* Work to complete *
• 1. Reproduce word for word the part of the Lords speech on office conversions that runs from "I strongly support" up to and including "from office development.".
• 2. Decide whether each statement below agrees with the Lords speech on office conversions, answering yes or no and quoting the words from the speech that settle it: (a) The speaker led the council in Sutton for 13 years. (b) Sutton's town centre lost 40% of its office space. (c) The speaker describes the lost offices as mostly empty and redundant.
• 3. Carry on the Lords speech on office conversions from its final sentence.

-------- Excerpted passage

I strongly support the noble Lord, Lord True, on this issue. I was, for 13 years, leader of a council in an almost neighbouring south London borough—Sutton. As I have said many times in this Chamber, I was a town-centre councillor in that borough for 40 years. I should perhaps add that it is still Liberal Democrat run after more than 30 years, so we are clearly doing something right there. This is a serious issue. It has affected Sutton and many London boroughs, and no doubt other parts of the country but particularly London, where residential property values are much higher and property owners and developers can make much more money from residential development than from office development.

Like the noble Lord, Lord True, in spite of the temptation he offered me, I will not go through all that I have said in previous debates, both on the Housing and Planning Bill and in Committee on this Bill. This matter was discussed in Grand Committee. I know that the noble Lord, Lord True, was unable to be there but I raised the issue there as well. I repeat that, in the time it took us to get an Article 4 direction into the town centre in Sutton—in a little over a year, but I will come back to that in a minute—the town centre lost 28% of its office space in about 18 months. The noble Lord, Lord True, talked about the figures for Richmond. Similarly, the percentage of office space in Sutton that was occupied or partly occupied was 62%. So we are not talking about empty and redundant offices which are past their sell-by date or are in areas where they are no longer needed; we are talking about active employment zones where people have jobs or go to shop or eat in their lunch hours, and which are a very important part of the local community.

----------------
-------- Excerpted records

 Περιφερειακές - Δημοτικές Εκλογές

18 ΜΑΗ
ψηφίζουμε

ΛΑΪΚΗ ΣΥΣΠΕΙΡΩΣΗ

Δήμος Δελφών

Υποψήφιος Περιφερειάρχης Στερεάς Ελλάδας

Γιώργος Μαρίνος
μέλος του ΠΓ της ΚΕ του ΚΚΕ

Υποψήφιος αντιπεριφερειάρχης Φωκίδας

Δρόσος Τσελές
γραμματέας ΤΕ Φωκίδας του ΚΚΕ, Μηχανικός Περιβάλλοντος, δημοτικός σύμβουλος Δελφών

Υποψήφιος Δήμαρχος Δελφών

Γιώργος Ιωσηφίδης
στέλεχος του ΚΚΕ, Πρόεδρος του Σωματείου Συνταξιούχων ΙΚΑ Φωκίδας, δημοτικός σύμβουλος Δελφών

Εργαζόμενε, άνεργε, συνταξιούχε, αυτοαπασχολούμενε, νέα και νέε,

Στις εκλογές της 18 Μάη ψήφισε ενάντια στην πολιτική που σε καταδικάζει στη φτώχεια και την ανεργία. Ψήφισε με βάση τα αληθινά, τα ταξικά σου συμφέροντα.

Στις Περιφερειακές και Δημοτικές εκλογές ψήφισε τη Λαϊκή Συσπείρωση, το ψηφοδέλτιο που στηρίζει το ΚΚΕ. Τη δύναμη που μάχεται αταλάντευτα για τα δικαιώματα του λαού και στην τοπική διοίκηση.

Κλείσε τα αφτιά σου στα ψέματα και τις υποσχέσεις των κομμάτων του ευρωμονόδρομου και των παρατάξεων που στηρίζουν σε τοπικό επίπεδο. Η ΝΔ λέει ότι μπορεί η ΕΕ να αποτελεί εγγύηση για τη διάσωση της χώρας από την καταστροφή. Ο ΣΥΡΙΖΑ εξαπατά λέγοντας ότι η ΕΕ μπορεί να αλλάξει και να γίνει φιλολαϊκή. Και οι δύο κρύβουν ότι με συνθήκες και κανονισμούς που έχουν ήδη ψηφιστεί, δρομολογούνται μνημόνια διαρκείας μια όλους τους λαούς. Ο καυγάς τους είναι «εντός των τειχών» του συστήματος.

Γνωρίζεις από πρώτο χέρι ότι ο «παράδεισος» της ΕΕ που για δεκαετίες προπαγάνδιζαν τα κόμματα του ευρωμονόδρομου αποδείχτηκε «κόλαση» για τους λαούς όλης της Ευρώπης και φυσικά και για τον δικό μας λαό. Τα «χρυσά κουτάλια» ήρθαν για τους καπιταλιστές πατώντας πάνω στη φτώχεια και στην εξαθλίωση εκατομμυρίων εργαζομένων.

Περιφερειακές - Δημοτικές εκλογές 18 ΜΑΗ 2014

----------------

* Answers for the exercise *
• 1.
I strongly support the noble Lord, Lord True, on this issue. I was, for 13 years, leader of a council in an almost neighbouring south London borough—Sutton. As I have said many times in this Chamber, I was a town-centre councillor in that borough for 40 years. I should perhaps add that it is still Liberal Democrat run after more than 30 years, so we are clearly doing something right there. This is a serious issue. It has affected Sutton and many London boroughs, and no doubt other parts of the country but particularly London, where residential property values are much higher and property owners and developers can make much more money from residential development than from office development.

• 2.
(a) Yes: "I was, for 13 years, leader of a council in an almost neighbouring south London borough—Sutton."
(b) No: "the town centre lost 28% of its office space in about 18 months."
(c) No: "So we are not talking about empty and redundant offices which are past their sell-by date or are in areas where they are no longer needed"

• 3.
I mentioned the Article 4 direction, which eventually we got for the town-centre area. Initially, my council proposed to get an Article 4 direction for the borough as a whole. I see the noble Lord, Lord True, nodding in agreement. Perhaps that was also the case in Richmond—I know that it was in a number of other London boroughs. It was made very clear to us by the Government at the time that that was a non-starter—it would not happen. So in Sutton we attempted to get an Article 4 direction in rather more targeted areas. Again, it was made clear to us that that would not succeed, so we targeted solely the town-centre area, to which I have referred on a number of occasions.

If you introduce Article 4 immediately, you are liable for considerable compensation payments to potential owners. It is simply not a viable option, particularly in a valuable town-centre area, so it needs 12 months’ notice. That was probably a significant contributor to why we lost 28% of our office space in the notice period for the Article 4 direction. As I said in Grand Committee, since Article 4 has applied in the town centre, that process has slowed down considerably for a number of reasons, but what has happened now is that the same developments are happening in a number of the district centres, where Article 4 does not apply and where, frankly, to go through the lengthy and expensive process of introducing Article 4, even if it were likely to be successful, would be time-consuming, expensive and possibly not so effective.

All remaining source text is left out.